- Born: 1990 (age 35–36) Entre Ríos Province, Argentina
- Other name: The New Robledo Puch
- Conviction: Murder x5
- Criminal penalty: Life imprisonment x3

Details
- Victims: 5
- Span of crimes: February – October 2015
- Country: Argentina
- States: Buenos Aires, Salta, Santa Fe
- Date apprehended: October 21, 2015
- Imprisoned at: Coronda Prison

= Javier Hernán Pino =

Argentine serial killer

Javier Hernán Pino (born 1990) is an Argentine serial killer. Between February and October 2015, he befriended and deceived five people into trusting him, before shooting them in the head with a silenced pistol and robbing them of their belongings. For his crimes, he was sentenced to three counts of life imprisonment, which he is now serving at the Coronda Prison in Santa Fe Province.

==Murders==
Javier Pino's modus operandi was to befriend a suitable victim, and by gaining their trust, he took advantage of their lowered guards to assault and shoot them in the head execution-style with his 9mm silenced Taurus pistol. The first to be murdered was 40-year-old Chinese merchant Ni Qi Fu in Buenos Aires. He was shot a total of eight times in the head, abdomen and left arm, dying from his injuries on February 16, 2015.

In the following two months, Pino struck up a friendship with 38-year-old masseuse Claudia Sosa, whom he aided with her move to Buenos Aires. On April 8, he was invited into her apartment on 1545 Tucúman Street, where he proceeded to shoot her in the neck, killing Sosa on the spot. After killing Sosa, he stole a computer, a cell phone and 1,900 pesos before leaving the area.

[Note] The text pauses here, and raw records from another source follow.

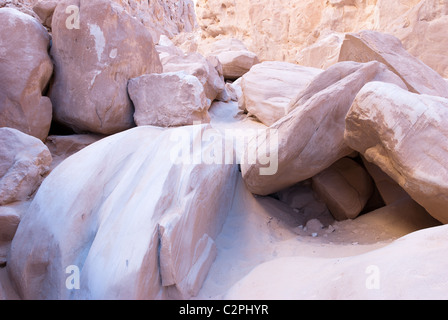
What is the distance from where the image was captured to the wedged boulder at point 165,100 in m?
3.76

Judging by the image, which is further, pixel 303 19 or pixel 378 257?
pixel 303 19

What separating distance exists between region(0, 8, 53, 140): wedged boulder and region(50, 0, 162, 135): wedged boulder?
0.20 meters

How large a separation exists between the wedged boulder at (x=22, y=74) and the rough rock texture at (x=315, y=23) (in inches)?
201

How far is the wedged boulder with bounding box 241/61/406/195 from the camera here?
7.77 feet

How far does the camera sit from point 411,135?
190cm

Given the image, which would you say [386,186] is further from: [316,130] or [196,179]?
[196,179]

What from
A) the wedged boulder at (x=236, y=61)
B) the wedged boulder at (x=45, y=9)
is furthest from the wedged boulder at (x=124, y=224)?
the wedged boulder at (x=236, y=61)

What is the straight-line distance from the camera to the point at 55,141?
11.6ft

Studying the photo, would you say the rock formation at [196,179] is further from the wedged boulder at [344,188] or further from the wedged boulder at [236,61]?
the wedged boulder at [236,61]

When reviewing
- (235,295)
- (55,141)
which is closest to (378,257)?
(235,295)
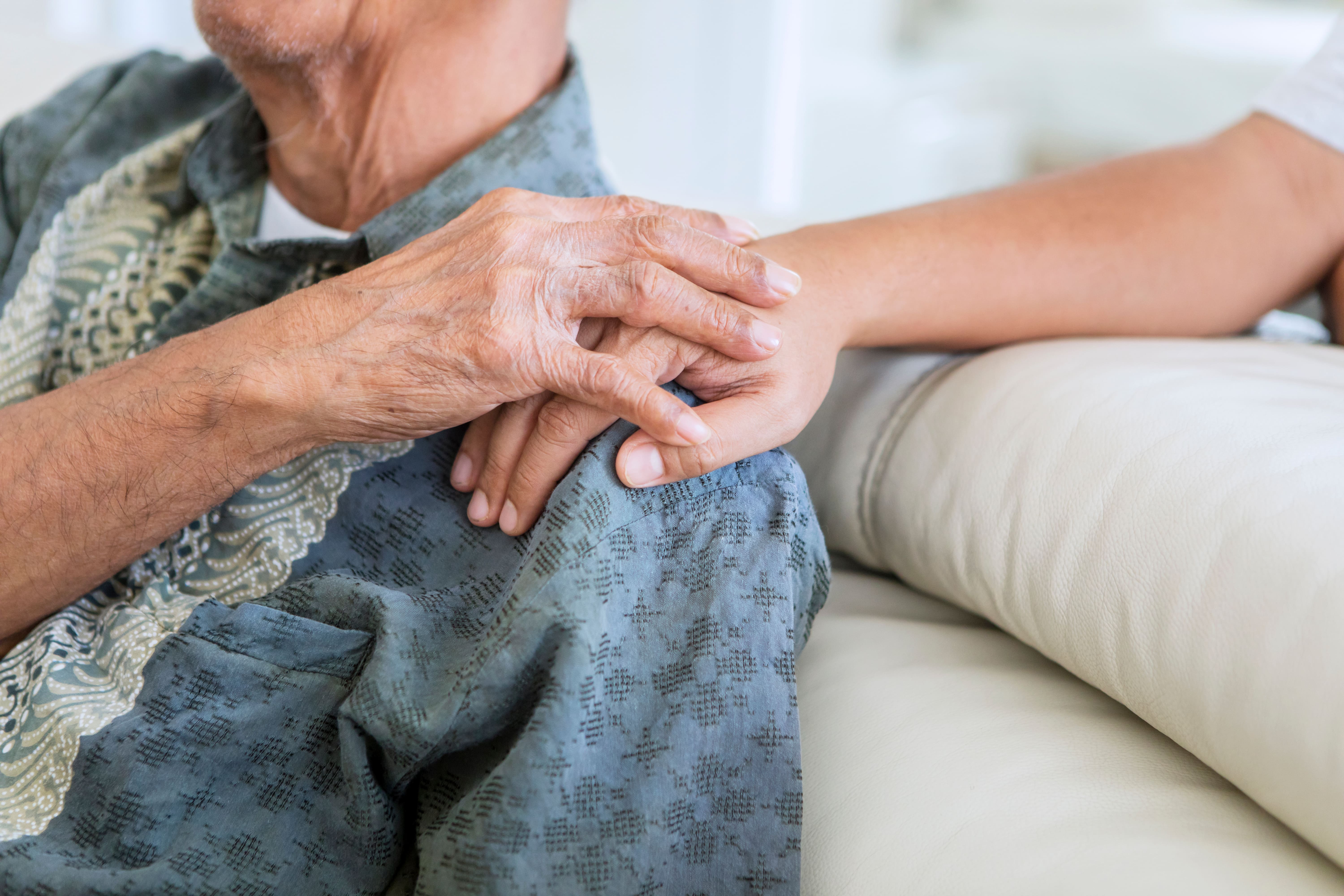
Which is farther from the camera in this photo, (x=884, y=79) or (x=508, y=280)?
(x=884, y=79)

Pino would strike twice more before his capture: on July 13, when he murdered 28-year-old service station employee Ariel Fernando Ríos in El Galpón, and the second time on October 16, when he murdered siblings Agustina (28) and Javier Ponisio (25) in Rosario.

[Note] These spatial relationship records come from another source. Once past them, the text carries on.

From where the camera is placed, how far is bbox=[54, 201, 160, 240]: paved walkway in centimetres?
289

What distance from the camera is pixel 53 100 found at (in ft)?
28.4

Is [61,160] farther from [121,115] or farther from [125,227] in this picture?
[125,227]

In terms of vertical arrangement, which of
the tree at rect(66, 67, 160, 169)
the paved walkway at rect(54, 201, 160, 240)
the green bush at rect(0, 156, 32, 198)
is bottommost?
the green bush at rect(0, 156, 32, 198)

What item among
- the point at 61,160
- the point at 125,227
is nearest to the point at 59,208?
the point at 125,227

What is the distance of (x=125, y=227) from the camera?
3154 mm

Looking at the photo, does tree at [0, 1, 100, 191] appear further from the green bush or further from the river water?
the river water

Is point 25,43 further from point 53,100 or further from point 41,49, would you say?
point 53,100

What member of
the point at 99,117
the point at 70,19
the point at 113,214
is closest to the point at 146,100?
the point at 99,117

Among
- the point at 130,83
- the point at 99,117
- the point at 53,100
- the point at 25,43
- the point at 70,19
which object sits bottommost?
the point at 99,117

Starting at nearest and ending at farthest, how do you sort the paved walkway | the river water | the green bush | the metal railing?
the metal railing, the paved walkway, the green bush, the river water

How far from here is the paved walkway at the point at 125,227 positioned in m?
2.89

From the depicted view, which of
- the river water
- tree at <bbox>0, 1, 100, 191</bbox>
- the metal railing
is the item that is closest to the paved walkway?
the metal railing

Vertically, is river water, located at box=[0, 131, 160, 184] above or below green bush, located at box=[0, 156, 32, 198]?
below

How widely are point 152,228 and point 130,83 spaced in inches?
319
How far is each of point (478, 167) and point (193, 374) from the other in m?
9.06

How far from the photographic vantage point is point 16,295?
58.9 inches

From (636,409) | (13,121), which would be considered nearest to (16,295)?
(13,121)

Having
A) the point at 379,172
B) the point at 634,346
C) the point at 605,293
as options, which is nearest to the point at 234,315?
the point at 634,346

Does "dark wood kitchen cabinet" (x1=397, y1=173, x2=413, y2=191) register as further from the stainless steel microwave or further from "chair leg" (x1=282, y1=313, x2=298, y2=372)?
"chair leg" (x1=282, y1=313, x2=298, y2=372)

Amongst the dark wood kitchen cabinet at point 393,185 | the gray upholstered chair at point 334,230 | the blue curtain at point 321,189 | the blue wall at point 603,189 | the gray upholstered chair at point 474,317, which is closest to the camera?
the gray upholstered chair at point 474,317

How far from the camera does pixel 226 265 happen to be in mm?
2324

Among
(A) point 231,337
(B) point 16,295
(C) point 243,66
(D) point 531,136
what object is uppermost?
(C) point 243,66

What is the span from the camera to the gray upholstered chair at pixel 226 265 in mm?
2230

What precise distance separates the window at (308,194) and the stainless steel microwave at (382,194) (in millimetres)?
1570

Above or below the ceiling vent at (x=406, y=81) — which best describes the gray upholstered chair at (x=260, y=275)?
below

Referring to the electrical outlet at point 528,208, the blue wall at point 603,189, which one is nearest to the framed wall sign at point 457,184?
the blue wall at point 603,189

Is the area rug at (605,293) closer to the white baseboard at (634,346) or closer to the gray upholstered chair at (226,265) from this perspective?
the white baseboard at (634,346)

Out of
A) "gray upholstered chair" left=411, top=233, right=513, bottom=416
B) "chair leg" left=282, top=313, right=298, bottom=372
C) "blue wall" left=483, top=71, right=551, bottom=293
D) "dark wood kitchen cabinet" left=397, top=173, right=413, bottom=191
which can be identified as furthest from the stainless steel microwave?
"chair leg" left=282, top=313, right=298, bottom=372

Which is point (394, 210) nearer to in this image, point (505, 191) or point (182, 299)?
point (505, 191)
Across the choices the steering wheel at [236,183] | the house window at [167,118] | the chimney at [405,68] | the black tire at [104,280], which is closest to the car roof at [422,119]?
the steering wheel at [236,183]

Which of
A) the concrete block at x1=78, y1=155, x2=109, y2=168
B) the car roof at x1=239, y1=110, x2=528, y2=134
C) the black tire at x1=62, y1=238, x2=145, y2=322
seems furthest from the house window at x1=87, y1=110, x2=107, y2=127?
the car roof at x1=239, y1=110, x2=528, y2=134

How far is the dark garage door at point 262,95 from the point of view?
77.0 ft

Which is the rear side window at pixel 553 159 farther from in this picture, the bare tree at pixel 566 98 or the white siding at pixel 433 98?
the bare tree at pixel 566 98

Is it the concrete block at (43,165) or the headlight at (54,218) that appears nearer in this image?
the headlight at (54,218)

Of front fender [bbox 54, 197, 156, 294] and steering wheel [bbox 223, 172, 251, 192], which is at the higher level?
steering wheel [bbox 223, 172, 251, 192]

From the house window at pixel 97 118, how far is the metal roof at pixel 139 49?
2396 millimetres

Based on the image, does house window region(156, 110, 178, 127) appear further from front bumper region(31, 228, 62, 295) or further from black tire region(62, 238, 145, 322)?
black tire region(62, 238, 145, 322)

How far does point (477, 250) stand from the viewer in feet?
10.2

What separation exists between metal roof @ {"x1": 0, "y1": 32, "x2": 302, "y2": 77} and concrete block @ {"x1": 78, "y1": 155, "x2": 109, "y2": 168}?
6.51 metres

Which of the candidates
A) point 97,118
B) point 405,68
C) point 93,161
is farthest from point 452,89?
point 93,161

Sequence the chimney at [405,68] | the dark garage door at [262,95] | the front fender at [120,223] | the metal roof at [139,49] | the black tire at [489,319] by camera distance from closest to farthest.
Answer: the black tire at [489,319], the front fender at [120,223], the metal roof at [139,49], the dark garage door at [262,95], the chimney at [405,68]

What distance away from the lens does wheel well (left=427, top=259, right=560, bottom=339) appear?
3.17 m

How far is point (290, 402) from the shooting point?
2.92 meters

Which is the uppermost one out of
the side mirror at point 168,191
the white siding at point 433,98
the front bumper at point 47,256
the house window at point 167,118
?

==Arrest, trial and imprisonment==
A few days after murdering the Ponisio siblings, Pino was arrested in Frías, Santiago del Estero. Investigators had connected three of the murders by far (Ríos and the Ponisios), and Pino was convicted of these three initially, receiving two life imprisonment terms. About four years later, using the Automated Ballistic Identification System (SAIB), the Buenos Aires police compared discarded shell casings for any matches around the country, which turned out to match those used in the El Galpón and Rosario murders. Pino was additionally charged with killing Fu and Sosa, with additional evidence coming up in the latter case, as DNA evidence found on a cup of coffee was discovered to be Pino's. He was put on trial before the Buenos Aires courts, with four prosecutors from the three cities in which the crimes were committed present. In the media, comparisons were drawn with the infamous Argentine serial killer Robledo Puch, due to the similar circumstances of their crimes. He was found guilty of the two murders, and received a third life imprisonment term. Pino is currently serving his sentence at the Coronda Prison in Santa Fe Province.